In cross examination, Advocate Karabo Mohau KC asked on behalf of Superintendent Thabo Tšukulu as to who communicated the need to apply for exhumation and if the request was verbal or written, to which Nei responded that it was communicated to him by one Inspector Lebajoa, a Lance Seageant at the time.   The communication he said was verbal and that the application for exhumation was the one to be written. Advocate Mohau also asked Nei if the request for the need for exhumation had some sort of background as to why it was necessary to so exhume and Nei said the information received was that there was a deceased person from Ha Setho whose fate they wanted to know.

“I told them indeed there is an unknown person from Ha Setho and they said such a person was at Mokalinyane and they wanted to know where they ended up.” The trial was then postponed to November 4 due to unavailability of the next witness in line.  Superintendent Thabo Tšukulu, Mathibeli Mofolo, Inspector Mabitle Matona and Police Constable (PC) Haleokoe Tasoane stand accused of murdering PC Khetheng.

Khetheng went missing after he was arrested by his colleagues at a traditional feast in his home village of Sebothoane, Leribe on March 25, 2016.  It is alleged that instead of duly booking him, Hlotse police handed him over to their colleagues from Maseru who were in the company of members of the Lesotho Defence Force (LDF).

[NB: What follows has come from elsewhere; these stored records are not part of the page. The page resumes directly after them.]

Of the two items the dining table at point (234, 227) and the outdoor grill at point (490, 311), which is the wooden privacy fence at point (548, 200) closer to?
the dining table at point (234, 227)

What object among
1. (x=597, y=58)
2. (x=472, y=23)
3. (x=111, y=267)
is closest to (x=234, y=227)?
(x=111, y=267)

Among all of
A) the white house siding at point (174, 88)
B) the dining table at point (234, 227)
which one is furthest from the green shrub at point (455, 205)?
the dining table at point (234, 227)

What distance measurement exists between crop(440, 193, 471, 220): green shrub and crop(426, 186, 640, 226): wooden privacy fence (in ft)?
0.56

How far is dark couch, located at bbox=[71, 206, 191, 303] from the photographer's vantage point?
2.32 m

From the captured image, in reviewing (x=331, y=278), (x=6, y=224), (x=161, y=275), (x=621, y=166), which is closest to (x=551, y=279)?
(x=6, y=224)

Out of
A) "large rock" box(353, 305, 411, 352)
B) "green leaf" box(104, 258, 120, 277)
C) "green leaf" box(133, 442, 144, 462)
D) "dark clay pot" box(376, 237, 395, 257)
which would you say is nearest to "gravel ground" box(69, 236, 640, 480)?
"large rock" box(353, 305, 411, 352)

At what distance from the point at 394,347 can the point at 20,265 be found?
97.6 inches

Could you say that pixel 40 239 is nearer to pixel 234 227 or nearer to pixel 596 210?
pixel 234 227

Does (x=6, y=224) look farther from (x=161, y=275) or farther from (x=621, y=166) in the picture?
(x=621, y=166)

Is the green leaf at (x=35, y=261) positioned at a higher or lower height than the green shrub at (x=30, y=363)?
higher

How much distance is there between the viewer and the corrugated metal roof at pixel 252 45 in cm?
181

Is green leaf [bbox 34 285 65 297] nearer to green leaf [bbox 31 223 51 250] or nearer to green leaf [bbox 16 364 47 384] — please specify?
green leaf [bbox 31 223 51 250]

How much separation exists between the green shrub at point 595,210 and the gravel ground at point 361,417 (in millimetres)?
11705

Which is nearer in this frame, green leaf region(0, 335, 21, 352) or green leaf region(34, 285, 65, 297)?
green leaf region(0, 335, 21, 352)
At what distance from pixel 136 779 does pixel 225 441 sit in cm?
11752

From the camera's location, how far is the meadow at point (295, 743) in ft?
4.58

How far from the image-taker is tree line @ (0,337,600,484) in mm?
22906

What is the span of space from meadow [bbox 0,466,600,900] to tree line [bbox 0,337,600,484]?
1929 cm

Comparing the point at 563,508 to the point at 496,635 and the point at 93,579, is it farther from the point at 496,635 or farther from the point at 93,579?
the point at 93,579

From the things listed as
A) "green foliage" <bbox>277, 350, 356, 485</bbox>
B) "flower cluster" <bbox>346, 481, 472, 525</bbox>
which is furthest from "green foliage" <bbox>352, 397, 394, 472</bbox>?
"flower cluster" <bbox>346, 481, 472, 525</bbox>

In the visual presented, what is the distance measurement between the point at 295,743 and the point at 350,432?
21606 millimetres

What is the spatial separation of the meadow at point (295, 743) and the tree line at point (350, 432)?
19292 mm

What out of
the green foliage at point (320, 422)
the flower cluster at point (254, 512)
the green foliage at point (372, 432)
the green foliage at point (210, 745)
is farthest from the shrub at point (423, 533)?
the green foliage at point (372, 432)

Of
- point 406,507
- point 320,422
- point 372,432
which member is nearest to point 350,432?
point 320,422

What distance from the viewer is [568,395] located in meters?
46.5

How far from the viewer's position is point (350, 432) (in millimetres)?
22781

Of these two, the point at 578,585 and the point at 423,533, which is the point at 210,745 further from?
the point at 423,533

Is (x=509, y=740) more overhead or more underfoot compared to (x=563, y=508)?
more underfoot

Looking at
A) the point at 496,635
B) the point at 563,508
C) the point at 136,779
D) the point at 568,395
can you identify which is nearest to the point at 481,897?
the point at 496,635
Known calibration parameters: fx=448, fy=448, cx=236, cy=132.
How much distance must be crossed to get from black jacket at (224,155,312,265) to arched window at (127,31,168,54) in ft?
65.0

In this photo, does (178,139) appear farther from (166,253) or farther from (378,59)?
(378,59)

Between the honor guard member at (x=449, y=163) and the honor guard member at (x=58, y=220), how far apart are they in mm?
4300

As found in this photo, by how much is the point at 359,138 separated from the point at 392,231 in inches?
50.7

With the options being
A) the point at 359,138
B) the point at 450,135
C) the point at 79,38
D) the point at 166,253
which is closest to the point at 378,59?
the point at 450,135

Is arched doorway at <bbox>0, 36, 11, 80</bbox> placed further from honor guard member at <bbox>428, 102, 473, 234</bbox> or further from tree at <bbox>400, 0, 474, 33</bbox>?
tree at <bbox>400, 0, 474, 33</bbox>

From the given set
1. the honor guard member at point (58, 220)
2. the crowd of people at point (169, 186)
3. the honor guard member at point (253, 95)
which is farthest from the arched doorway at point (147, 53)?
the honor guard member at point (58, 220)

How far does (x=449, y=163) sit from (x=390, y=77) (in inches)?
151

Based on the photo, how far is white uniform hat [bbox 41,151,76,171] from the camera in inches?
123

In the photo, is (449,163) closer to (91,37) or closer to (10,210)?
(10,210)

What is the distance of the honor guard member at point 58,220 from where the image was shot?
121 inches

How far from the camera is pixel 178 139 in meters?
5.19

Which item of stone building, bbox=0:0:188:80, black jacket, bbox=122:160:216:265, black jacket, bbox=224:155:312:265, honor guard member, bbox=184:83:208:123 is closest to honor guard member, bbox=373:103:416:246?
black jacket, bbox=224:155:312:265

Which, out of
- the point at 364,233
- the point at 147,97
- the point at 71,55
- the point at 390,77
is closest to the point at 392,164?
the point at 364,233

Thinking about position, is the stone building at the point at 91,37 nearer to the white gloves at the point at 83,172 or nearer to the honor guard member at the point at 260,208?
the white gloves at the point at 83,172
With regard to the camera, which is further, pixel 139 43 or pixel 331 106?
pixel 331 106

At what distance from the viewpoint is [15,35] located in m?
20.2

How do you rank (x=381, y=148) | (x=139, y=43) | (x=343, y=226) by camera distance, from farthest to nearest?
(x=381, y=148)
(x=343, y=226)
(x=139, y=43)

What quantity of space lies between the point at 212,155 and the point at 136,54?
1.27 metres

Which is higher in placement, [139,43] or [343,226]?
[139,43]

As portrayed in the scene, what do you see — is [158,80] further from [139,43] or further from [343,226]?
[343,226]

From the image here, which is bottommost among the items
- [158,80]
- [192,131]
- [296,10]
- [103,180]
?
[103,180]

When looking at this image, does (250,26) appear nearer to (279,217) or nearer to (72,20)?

His disappearance then prompted his father Thabo Khetheng to lodge an application before the High Court on July 18, 2016 demanding that he be produced in court dead or alive but police authorities defended the matter in court, contending Khetheng had absconded from duty and his whereabouts were unknown.

Police also accused Thabo Khetheng’s family of deliberately omitting crucial information in his court papers. They contended that Khetheng’s father clearly had no “intimate” knowledge of his son’s movements and whereabouts.One of the police officers who arrested Khetheng at his home in Sebothoane, Leribe later testified against her superiors when the matter continued in court.